◆ TAREFA ESCRITA A ◆
Responda às perguntas abaixo com base no texto sobre educação.
(i) Quais duas disciplinas são citadas como desprestigiadas nas escolas brasileiras?
(ii) Em que evento e em que ano foi feita a fala sobre a escola autoritária?
(iii) Segundo a citação final, o que compensa a infelicidade?

◆ FONTE ◆
- - -

O desprestígio da Educação Artística e da Educação Física nas escolas brasileiras que caracteriza a história recente das disciplinas escolares em nosso país (Cf. SOUZA JÚNIOR & GALVÃO, 2005), da carga horária inferior à falta de critério na escolha dos professores dessas disciplinas, nos indica que a tradição subterrânea conteudística que vem de séculos ainda continua a nos atormentar.

Uma das lutas internas nas discussões sobre pedagogia hoje é pela valorização de uma dimensão educativa que não se pretende toda, completa, suficiente, atracada à certeza de um conteúdo. Defesa de uma dimensão educativa que esteja mais próxima, portanto, da insuficiência dos signos apontada por Santo Agostinho, e mais distante, por conseguinte, das tentativas ambiciosas de tamponá-la ou suturá-la conforme as empreendias por Tomás de Aquino (LOPES, 1998, p.63).

Do outro lado estaria a escola autoritária assim por ele concebida, de acordo com sua fala na mesma II Conferência Brasileira de Educação, no ano 1982:

Faz-me pertinente explicitar uma inquietação atual minha: se a escola está inserida na sociedade, ela reflete a sociedade. Mas ao conferir esta sociedade verifica-se que a infelicidade reside largamente na alma humana. Infelicidade que é compensada pelo ideal do consumo. Caberia então à escola o desencadeamento de uma reflexão no sentido de conquistar a felicidade perdida, e não preparar o aluno para adquirir os objetos de compensação, sem cogitar valores. (QUEIRÓS, 1982 [2012], p.109)

- - -

◆ TRECHOS DOS REGISTROS ◆
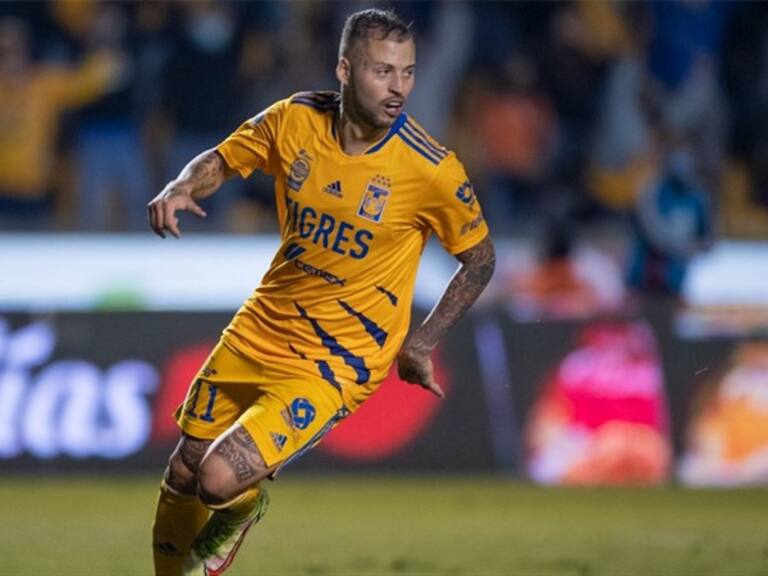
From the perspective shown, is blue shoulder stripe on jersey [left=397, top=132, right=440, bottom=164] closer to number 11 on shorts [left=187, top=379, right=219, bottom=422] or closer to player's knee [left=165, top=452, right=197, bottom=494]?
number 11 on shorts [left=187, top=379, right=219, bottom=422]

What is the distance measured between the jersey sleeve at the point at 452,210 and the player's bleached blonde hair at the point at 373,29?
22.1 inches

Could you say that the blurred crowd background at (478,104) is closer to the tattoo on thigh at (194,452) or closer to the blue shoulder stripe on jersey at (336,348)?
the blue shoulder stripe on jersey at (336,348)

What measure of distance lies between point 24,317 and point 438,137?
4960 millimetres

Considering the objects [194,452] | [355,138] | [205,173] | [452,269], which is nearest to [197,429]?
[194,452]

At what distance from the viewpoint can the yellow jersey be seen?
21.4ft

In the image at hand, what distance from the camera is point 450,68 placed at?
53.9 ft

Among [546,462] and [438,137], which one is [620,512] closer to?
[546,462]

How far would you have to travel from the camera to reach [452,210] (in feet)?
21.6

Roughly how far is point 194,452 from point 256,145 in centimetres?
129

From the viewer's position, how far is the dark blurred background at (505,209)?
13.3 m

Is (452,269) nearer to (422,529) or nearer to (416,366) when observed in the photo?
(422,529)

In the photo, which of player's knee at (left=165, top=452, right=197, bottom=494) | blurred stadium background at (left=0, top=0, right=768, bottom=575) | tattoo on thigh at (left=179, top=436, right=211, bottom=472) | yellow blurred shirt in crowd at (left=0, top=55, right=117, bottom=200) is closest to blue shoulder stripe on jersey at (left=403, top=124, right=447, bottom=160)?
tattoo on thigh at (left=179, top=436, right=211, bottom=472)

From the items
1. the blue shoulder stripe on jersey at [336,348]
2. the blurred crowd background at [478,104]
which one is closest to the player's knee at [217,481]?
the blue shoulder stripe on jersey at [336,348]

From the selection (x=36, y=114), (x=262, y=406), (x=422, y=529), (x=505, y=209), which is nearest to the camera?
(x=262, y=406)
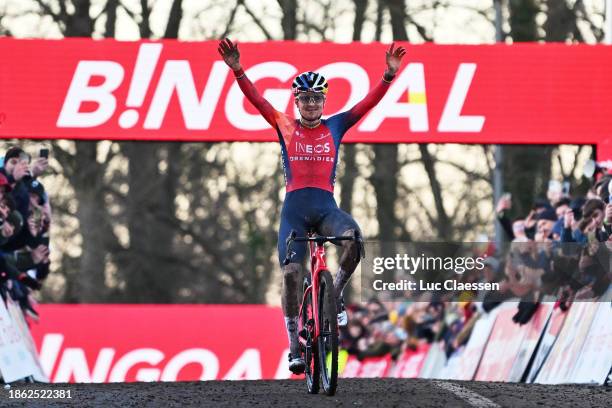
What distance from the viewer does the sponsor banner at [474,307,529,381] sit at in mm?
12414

- - -

◆ TAREFA ESCRITA B ◆
Reescreva os registros a partir da linha que contém "Roughly how far" até o fim dos registros, com as duas pontas incluídas. Troque "centimetres" por "centimeters", mantenha todo o resto igual e deixe as imagens de fora da resposta.

◆ RESPOSTA COMPLETA A ◆
(i) A Educação Artística e a Educação Física.
(ii) Na II Conferência Brasileira de Educação, em 1982.
(iii) O ideal do consumo.

◆ RESPOSTA COMPLETA B ◆
Roughly how far is point 194,452 from point 256,145 in centimeters?
129

From the viewer's position, how far is the dark blurred background at (505,209)?
13.3 m

Is (452,269) nearer to (422,529) or nearer to (416,366) when observed in the photo?
(422,529)

In the photo, which of player's knee at (left=165, top=452, right=197, bottom=494) | blurred stadium background at (left=0, top=0, right=768, bottom=575) | tattoo on thigh at (left=179, top=436, right=211, bottom=472) | yellow blurred shirt in crowd at (left=0, top=55, right=117, bottom=200) is closest to blue shoulder stripe on jersey at (left=403, top=124, right=447, bottom=160)?
tattoo on thigh at (left=179, top=436, right=211, bottom=472)

From the items
1. the blue shoulder stripe on jersey at [336,348]
2. the blurred crowd background at [478,104]
which one is closest to the player's knee at [217,481]?
the blue shoulder stripe on jersey at [336,348]

From the selection (x=36, y=114), (x=262, y=406), (x=422, y=529), (x=505, y=209), which is nearest to the camera?
(x=262, y=406)
What distance from the viewer does the sponsor banner at [474,307,529,381] sit at in mm?
12414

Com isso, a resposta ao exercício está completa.